PORTAL7.CO.ID - Kabar gembira bagi seluruh jajaran Aparatur Sipil Negara (ASN) karena Tunjangan Hari Raya (THR) untuk tahun 2026 telah mulai didistribusikan oleh pemerintah sejak akhir Februari lalu. Proses pencairan ini dilakukan secara bertahap sebagai persiapan menyambut bulan suci Ramadhan dan Hari Raya Idul Fitri.

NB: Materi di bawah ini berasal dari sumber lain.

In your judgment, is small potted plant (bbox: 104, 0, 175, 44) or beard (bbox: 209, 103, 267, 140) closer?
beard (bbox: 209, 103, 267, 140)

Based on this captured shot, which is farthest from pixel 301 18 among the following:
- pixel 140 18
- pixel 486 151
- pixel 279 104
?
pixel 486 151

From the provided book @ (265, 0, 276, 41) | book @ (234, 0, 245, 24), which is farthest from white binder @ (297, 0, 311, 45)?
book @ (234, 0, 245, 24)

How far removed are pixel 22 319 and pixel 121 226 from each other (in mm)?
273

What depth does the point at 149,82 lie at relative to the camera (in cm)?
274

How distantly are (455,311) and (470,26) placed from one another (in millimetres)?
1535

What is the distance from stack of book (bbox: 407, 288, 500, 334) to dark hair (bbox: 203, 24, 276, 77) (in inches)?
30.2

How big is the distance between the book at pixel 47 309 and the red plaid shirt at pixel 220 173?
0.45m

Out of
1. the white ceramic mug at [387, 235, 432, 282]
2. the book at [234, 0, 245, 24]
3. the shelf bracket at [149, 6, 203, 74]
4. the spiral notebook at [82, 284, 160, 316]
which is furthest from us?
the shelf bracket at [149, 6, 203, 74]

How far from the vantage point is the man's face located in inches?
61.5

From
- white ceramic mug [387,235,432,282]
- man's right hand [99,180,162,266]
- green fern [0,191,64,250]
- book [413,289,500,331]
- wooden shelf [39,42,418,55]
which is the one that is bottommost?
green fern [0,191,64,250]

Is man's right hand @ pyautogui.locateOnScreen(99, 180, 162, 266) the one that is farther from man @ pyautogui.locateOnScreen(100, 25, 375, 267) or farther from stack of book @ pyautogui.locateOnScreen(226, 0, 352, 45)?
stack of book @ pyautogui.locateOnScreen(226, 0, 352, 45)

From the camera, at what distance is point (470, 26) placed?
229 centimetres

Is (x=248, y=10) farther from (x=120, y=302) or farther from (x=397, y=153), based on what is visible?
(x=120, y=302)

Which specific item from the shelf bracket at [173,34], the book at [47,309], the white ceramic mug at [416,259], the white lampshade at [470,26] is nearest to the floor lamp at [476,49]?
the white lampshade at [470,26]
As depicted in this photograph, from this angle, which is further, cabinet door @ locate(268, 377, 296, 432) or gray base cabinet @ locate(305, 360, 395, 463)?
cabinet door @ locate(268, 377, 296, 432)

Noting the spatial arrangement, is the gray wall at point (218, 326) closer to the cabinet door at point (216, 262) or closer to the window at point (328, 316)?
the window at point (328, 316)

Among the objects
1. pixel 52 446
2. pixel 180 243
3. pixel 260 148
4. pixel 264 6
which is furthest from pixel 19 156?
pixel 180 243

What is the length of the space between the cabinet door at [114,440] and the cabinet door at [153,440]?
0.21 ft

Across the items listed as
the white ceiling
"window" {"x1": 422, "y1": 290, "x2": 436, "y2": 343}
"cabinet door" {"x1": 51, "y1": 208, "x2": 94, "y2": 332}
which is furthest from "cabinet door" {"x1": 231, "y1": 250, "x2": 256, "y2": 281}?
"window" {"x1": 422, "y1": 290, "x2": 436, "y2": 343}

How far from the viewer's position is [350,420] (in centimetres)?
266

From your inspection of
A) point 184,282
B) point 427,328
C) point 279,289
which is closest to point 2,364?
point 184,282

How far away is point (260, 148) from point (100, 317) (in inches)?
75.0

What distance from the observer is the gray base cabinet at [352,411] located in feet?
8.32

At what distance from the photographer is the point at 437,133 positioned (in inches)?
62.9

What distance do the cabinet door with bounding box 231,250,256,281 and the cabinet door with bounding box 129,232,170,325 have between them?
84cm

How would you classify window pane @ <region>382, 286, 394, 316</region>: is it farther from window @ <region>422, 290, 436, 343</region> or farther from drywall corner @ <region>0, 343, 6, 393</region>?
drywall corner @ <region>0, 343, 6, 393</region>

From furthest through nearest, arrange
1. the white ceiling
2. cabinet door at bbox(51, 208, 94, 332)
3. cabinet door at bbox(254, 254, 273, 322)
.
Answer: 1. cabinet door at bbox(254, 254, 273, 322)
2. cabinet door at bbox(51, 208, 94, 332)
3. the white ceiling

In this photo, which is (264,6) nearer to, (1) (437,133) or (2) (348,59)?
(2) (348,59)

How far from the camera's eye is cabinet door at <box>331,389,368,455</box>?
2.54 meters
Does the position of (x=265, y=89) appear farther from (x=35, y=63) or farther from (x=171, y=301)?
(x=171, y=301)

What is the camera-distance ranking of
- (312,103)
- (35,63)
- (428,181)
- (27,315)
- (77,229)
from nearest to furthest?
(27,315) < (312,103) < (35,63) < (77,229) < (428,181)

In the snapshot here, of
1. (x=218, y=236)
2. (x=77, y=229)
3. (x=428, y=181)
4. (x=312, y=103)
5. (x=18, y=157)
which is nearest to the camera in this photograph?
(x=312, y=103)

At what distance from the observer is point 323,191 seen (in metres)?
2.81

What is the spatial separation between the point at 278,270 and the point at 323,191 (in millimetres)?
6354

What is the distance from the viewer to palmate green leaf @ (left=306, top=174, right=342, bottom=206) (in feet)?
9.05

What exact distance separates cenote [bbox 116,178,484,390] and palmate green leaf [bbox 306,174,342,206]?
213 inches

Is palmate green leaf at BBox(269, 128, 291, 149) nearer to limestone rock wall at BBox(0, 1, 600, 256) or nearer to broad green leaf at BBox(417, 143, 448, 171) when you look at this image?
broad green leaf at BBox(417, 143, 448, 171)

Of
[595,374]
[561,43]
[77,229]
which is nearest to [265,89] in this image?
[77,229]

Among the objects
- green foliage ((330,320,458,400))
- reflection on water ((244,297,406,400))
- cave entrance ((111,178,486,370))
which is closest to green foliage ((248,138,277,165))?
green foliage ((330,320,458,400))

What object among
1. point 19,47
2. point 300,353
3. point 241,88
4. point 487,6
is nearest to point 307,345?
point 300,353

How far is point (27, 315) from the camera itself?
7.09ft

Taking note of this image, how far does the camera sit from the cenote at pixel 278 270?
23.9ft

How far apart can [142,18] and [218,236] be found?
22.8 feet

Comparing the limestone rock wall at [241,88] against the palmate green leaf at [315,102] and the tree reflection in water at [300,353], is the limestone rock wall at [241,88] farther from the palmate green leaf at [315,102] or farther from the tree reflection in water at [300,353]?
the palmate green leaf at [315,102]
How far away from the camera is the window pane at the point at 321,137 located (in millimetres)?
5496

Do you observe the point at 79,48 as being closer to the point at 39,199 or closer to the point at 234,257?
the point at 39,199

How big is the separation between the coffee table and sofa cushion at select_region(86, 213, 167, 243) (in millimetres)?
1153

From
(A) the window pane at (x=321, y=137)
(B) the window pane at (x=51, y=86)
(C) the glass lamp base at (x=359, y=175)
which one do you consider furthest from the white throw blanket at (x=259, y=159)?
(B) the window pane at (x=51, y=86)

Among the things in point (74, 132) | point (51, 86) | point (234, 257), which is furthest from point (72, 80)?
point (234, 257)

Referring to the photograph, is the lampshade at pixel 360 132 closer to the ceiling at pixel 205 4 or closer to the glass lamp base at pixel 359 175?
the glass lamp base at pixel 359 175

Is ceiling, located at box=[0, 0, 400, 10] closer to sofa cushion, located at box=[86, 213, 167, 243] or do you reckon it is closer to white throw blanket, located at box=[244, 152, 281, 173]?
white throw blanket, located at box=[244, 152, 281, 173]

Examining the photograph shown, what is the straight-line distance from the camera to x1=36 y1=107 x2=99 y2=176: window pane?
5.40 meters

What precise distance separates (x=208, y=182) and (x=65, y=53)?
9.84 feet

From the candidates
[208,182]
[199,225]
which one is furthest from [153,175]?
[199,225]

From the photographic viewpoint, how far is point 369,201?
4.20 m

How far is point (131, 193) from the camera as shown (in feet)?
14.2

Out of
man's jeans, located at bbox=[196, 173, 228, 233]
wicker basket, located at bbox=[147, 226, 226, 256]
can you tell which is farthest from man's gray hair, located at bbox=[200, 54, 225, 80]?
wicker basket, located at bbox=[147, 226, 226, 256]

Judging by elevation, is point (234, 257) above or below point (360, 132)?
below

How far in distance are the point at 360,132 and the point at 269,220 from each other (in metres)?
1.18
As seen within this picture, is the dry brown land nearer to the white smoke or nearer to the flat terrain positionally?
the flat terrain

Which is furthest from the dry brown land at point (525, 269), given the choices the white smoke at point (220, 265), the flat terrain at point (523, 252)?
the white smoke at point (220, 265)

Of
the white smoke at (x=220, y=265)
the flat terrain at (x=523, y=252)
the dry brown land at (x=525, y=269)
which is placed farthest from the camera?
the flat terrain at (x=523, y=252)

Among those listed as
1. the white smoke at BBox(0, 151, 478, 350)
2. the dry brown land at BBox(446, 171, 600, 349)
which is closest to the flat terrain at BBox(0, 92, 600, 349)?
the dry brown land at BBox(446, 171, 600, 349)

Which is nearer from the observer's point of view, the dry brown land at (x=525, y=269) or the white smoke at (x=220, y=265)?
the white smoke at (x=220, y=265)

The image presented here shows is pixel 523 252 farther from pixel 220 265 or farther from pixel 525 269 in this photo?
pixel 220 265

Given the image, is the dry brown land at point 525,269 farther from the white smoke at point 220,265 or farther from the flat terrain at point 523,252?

Kebijakan ini tidak hanya berlaku untuk PNS di pusat dan daerah, tetapi juga mencakup anggota TNI, Polri, serta seluruh komponen pensiunan negara.

Kepastian jadwal penyaluran THR PNS 2026 ini memberikan kelegaan finansial bagi para abdi negara menjelang perayaan hari besar keagamaan. Secara resmi, pemerintah telah menginstruksikan dimulainya penyaluran dana tersebut terhitung sejak tanggal 26 Februari 2026. Mekanisme pencairan dilakukan secara bertahap, disesuaikan dengan alur administrasi internal masing-masing kementerian atau lembaga terkait.

Fokus utama pemerintah dalam kebijakan ini adalah menjaga daya beli masyarakat tetap stabil di tengah antisipasi peningkatan kebutuhan menjelang Lebaran tahun ini. Pemerintah menunjukkan komitmen serius dengan meningkatkan total alokasi anggaran untuk THR tahun ini menjadi Rp55 triliun. Angka ini merupakan peningkatan substansial, yakni sekitar 10 persen dari realisasi anggaran THR tahun sebelumnya yang tercatat sebesar Rp49 triliun.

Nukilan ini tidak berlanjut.